§ BRIEF
Everything from the line containing "Is the answer" to the last line of the records must be returned verbatim; nothing else belongs in the output.
• • • • •
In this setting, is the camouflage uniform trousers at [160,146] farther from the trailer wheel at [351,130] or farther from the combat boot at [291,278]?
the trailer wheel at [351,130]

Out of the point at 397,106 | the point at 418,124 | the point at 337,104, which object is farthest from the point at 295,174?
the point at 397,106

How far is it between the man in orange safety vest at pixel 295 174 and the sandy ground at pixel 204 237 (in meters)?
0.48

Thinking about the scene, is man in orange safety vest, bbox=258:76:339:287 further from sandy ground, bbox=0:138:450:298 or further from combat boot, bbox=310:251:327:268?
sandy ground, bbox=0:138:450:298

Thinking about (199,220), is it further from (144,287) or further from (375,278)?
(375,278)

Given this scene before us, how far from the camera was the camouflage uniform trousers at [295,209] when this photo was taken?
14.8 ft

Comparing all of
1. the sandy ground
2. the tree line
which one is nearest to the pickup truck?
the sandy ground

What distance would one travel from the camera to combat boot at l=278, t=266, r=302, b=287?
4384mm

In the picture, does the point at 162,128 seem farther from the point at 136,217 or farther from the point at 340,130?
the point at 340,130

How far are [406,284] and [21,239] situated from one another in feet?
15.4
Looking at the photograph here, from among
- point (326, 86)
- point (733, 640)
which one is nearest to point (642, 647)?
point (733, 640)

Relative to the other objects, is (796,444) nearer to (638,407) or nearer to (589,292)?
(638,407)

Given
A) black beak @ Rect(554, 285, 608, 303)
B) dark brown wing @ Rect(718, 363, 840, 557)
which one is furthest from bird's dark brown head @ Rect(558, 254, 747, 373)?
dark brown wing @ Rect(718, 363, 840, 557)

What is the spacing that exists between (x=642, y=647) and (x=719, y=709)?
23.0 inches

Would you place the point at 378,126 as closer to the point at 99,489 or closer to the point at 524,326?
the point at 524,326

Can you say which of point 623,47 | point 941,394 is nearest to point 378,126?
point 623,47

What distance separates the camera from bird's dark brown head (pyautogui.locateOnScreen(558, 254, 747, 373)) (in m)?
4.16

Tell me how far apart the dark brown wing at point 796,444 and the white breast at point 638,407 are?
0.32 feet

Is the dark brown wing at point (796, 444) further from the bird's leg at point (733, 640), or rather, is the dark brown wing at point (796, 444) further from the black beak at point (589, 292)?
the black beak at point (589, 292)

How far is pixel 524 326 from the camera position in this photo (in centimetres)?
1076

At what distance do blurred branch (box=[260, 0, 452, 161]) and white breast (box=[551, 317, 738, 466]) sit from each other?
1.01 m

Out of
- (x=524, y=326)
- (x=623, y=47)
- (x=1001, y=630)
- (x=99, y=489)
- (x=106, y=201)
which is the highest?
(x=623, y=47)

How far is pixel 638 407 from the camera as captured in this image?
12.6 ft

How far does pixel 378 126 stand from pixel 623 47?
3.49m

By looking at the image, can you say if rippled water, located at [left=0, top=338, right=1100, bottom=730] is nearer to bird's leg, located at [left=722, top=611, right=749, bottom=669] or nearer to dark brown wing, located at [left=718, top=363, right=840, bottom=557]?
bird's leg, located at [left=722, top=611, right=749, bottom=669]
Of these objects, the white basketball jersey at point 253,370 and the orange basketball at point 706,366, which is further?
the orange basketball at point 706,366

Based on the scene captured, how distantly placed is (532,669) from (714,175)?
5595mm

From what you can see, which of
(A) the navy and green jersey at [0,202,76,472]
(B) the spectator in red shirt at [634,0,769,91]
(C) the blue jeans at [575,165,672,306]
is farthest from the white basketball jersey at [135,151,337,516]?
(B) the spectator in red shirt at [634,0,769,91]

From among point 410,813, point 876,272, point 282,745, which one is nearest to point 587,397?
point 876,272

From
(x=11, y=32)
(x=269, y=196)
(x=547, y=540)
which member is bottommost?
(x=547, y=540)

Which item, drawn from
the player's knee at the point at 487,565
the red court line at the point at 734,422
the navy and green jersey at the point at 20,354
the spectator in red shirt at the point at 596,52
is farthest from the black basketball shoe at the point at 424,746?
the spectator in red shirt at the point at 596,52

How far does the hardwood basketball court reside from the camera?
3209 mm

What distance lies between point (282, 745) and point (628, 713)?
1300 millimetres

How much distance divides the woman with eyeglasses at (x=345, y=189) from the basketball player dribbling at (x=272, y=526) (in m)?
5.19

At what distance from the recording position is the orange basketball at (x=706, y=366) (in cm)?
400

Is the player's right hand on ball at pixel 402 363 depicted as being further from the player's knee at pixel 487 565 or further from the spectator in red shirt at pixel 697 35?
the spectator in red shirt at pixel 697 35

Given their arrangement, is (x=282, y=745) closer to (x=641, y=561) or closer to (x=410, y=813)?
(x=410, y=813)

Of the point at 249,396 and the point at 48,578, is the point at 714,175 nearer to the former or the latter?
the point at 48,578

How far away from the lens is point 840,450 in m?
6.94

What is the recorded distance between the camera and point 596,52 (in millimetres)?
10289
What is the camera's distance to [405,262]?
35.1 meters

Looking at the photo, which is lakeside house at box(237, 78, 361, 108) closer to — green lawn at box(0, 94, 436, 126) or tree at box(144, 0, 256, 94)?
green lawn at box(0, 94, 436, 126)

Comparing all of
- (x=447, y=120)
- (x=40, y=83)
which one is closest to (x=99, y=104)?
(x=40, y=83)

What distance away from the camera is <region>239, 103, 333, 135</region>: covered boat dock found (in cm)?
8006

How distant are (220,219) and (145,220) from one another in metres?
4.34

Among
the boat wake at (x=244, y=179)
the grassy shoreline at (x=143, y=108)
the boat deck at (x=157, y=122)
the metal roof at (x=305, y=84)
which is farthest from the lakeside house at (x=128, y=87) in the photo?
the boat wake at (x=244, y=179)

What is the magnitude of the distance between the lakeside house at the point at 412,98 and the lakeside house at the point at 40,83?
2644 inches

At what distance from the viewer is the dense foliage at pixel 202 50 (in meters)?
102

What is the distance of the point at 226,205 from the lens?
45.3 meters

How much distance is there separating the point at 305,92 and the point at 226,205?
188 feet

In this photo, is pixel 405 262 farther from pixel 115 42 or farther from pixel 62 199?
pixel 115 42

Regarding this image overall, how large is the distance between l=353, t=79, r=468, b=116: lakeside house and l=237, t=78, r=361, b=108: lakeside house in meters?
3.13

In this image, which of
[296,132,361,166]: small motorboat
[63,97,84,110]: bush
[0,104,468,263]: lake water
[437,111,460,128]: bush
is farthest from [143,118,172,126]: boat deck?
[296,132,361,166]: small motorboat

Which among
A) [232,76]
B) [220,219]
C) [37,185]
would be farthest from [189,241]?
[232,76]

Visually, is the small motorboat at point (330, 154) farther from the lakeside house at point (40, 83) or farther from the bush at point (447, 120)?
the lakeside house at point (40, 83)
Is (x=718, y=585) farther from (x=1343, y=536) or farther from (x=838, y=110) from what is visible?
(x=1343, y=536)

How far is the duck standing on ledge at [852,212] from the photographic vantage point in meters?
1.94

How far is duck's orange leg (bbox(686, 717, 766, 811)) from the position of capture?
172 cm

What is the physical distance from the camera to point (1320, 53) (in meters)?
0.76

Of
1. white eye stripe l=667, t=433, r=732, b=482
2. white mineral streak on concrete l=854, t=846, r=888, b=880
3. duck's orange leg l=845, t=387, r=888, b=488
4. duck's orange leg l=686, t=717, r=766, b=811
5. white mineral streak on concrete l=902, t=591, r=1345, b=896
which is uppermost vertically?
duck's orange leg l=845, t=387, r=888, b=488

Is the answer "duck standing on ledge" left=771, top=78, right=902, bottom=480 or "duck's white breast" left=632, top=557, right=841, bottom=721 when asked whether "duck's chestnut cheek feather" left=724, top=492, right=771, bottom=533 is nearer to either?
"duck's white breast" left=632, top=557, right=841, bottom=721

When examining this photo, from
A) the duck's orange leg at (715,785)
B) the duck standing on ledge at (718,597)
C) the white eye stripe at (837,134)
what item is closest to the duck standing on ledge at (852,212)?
• • • • •
§ RIGHT ANSWER
Is the answer "duck standing on ledge" left=771, top=78, right=902, bottom=480 or "duck's white breast" left=632, top=557, right=841, bottom=721 when asked whether "duck's chestnut cheek feather" left=724, top=492, right=771, bottom=533 is nearer to either?
"duck's white breast" left=632, top=557, right=841, bottom=721

When examining this photo, from
A) the duck's orange leg at (715,785)
B) the duck standing on ledge at (718,597)
C) the white eye stripe at (837,134)
what item is closest to the duck standing on ledge at (852,212)?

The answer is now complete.